昨年度も同じようなことを書きましたが、厚木特色の真の難しさは後半の理系問題にあります。そう考えると、前半の英語長文は、あまり時間をかけず、しかも全問正解に限りなく近づけることが厚木攻略のポイントです。ちなみに、この問題Ⅰだけで配点が50点。100点満点のちょうど半分にあたります。ここで50点満点を取ることができれば、かなり楽になるでしょう。
問題Ⅱ:NEWタイプの問題「理系の仮説と検証」
問題Ⅱはたった2問。どちらも35字以内で記述される論述です。実際にこの特色検査を受検した受検生にとっては、この問題は雲を掴むような感覚だったのでないかと推測できます。それくらい、問題の本質が捉えにくく、一体何を解答すればいいのか、そもそも何を聞かれているのかも見えづらい問題でした。
と言っても、文章だけではこの問題の本質が説明しづらいので、一度解いてみてください。問題を解くための知識は全く必要ないので、解こうと思えば小学生でも解ける問題です(そんな小学生はいないと思いますが)。
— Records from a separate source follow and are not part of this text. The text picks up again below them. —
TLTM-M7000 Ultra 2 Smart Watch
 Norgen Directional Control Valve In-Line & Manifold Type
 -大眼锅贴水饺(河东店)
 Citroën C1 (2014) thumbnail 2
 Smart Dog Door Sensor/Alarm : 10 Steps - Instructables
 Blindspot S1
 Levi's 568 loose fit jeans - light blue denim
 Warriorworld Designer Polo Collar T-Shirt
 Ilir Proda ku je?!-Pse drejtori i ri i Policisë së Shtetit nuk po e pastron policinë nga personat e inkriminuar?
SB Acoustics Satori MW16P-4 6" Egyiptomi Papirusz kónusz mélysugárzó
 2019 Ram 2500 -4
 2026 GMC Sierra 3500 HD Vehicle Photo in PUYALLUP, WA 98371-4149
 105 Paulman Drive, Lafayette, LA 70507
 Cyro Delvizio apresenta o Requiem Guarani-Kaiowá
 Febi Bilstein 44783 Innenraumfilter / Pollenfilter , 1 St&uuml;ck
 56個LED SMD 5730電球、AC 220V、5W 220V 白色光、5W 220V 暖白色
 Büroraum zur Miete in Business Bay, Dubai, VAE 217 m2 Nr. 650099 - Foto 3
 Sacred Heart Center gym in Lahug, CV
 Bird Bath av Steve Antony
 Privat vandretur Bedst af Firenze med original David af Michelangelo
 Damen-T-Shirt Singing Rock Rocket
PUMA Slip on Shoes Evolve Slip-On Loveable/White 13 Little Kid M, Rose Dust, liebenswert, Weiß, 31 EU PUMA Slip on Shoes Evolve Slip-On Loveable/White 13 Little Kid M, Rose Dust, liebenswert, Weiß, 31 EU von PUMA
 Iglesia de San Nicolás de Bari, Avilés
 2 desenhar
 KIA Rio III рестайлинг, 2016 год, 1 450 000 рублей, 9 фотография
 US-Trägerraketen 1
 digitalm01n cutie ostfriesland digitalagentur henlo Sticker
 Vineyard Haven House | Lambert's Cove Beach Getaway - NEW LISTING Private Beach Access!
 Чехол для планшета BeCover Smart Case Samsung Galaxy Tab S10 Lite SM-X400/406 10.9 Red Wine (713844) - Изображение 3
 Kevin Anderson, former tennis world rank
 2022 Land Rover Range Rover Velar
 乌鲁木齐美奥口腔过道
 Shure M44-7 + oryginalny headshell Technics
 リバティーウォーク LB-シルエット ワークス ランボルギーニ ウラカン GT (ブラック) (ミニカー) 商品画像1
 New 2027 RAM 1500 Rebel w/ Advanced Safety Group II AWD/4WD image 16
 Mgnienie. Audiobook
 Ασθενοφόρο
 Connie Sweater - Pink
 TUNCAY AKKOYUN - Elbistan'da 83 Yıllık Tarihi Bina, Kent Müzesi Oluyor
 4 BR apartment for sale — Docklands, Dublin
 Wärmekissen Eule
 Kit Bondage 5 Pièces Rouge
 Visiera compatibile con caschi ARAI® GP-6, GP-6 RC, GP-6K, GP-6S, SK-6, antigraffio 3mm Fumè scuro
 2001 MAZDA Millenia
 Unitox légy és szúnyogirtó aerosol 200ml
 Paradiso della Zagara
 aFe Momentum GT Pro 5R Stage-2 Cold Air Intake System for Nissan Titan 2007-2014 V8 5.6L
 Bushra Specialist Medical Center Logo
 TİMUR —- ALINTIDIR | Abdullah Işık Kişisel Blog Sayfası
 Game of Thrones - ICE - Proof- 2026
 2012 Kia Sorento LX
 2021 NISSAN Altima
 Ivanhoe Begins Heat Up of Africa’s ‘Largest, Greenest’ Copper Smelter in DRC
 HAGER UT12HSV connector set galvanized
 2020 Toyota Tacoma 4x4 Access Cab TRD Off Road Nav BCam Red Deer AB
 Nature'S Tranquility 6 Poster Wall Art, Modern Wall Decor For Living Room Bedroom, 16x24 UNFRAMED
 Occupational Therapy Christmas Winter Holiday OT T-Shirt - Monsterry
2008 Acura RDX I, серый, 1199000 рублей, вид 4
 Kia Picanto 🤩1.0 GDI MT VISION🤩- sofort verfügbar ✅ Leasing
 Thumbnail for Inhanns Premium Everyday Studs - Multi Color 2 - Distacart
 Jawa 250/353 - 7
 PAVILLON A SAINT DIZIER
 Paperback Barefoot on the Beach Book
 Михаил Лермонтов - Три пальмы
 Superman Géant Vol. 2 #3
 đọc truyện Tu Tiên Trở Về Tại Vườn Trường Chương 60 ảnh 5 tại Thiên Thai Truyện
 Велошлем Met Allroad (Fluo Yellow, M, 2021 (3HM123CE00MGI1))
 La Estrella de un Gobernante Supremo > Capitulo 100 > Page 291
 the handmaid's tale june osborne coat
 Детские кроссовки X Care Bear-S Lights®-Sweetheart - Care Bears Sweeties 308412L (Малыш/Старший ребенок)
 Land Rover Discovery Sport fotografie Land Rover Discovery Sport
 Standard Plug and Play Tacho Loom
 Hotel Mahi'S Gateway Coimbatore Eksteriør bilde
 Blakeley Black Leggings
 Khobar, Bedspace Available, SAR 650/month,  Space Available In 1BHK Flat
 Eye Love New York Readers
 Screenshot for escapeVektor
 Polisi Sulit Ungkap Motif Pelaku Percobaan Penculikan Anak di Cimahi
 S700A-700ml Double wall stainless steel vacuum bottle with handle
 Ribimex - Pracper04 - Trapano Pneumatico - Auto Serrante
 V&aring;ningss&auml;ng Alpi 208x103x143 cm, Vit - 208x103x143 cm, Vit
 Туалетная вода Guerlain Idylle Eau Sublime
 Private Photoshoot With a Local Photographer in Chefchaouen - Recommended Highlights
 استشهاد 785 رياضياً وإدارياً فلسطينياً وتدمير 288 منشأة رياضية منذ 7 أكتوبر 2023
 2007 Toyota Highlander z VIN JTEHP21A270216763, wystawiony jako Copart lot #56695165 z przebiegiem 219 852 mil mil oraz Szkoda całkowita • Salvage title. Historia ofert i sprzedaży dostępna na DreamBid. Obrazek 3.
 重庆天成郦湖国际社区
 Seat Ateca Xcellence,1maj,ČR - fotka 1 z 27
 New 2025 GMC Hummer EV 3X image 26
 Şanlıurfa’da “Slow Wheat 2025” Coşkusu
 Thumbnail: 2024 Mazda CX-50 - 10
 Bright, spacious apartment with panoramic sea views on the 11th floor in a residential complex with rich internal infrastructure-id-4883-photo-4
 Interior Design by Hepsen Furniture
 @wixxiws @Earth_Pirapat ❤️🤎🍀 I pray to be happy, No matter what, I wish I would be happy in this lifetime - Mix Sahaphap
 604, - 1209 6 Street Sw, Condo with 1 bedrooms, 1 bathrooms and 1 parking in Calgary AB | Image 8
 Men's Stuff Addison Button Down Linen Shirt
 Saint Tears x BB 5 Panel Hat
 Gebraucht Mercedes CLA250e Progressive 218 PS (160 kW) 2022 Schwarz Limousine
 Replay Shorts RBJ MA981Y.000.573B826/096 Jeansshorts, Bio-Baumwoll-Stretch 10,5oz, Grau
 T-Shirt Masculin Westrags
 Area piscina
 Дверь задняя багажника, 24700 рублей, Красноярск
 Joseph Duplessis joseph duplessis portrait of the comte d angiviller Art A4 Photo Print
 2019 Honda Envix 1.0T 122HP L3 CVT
たった3行で書かれた<実験1>から、ヤツデの葉の成分の性質の特徴を推測しなければいけません。圧倒的に情報不足です。たった3行にまとめられた情報をもとに、自分で仮説を立て、その仮説が実験結果に合うように検証してようやく、解答を導くことができるのです。
ちなみにこの問の模範解答は、
問6:ある温度の時に黒色が現れ、さらに高い温度の時に黒色は出ない。
問7:一度黒色になる温度より高温になった成分は、黒色にはならない。
となります。正直、この解答を導き出せた受検生はどれだけいるのでしょう。正答率はともあれ、一つの事象に対して仮説→検証を繰り返すこと、これが理科の本質といえば本質です。厚木高校の問題Ⅱは、この本質と理想にあえて切り込んできた問題だったのでしょう(個人的には、もう少し情報を付け加え、受検生に解きやすくしても良かったような気がします。これではせっかくの問題も解いてもらえません)。
問題Ⅲ:理系応用問題「海面の上昇」
問題Ⅲは、厚木高校らしい理系応用問題です。南極の氷が解けることによる海面上昇をテーマにした問題でした。一昨年度(H26年度)の小田原高校の特色検査にも似たような問題が登場していましたが、それをもっと難しくしたバージョンです。ちなみにですが、特色検査では各校似たようなテーマが多く出題されます。H28年度の厚木とH26年度の小田原の「海面上昇」、他にもH28年度の小田原の「輸送距離と地産地消」は、H27年度の湘南でも出題されていました。
さて話を厚木特色に戻しましょう。この問題Ⅲは7問。冒頭でも述べたように、楽に解けるような問題はほとんどありません。思考力と正確な計算力が要求されるものばかりです。問題Ⅱと問題Ⅲと合わせて、厚木の理系問題で高得点を狙うのはいくら理系が得意な受検生でも至難の業でしょう。
まとめ
繰り返しますが、厚木の特色は最初の英語長文読解でどれだけ点数と時間を稼げるか、これにかかっています。いくら理系が得意な人でも、このレベルの理系問題を全て正解できる中学生はほとんどいないでしょう。しかし英語長文読解なら全問正解できます。ここで50点満点をきちんと稼ぎ、後半の理系は解けるところを確実に解く。これで70点はいけるでしょう。どんなに下手をしても、60点以上はとれます。
今現在入ってきている情報では、今年の厚木特色の平均点は半分に届くか届かないかのラインだと言われています。某有名大手塾でも、厚木の特色の最高点が60点代だとか。つまり、問Ⅱや問Ⅲのラストの方の難問が取れなくても、英語できちんと点数が取れていれば平均点は越えられます。
結局、特色はどこも「文系勝負」だということです。